### PROBLEM STATEMENT
Please reproduce, character for character, the lines of the listing below starting at the line containing "Within the frame" and ending at the line containing "Answer: the white".

### WORKING DATA
____
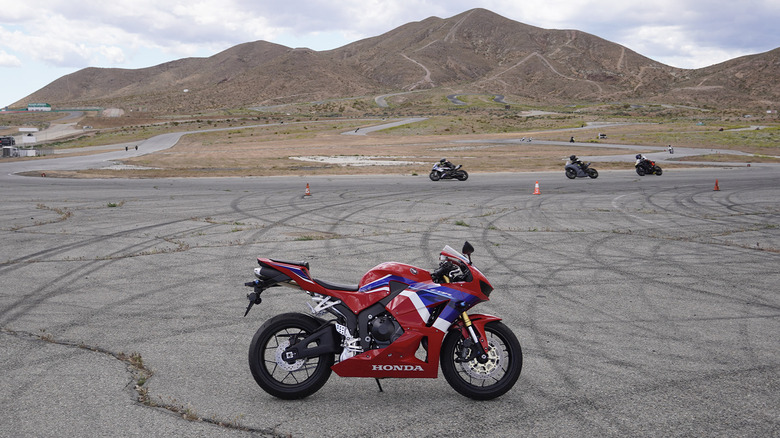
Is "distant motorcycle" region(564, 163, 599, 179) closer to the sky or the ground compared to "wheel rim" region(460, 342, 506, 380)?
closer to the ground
____
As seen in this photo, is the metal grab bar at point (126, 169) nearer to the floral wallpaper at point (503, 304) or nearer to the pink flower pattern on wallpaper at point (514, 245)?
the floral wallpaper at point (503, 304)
____
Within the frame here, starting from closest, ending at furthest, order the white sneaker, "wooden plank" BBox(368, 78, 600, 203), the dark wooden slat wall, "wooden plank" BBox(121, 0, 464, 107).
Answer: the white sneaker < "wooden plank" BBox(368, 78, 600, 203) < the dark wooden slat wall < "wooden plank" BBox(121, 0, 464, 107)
____
### FINISHED ANSWER
Within the frame here, starting from closest, ending at furthest, order the white sneaker, "wooden plank" BBox(368, 78, 600, 203), the dark wooden slat wall, "wooden plank" BBox(121, 0, 464, 107).
Answer: the white sneaker < "wooden plank" BBox(368, 78, 600, 203) < the dark wooden slat wall < "wooden plank" BBox(121, 0, 464, 107)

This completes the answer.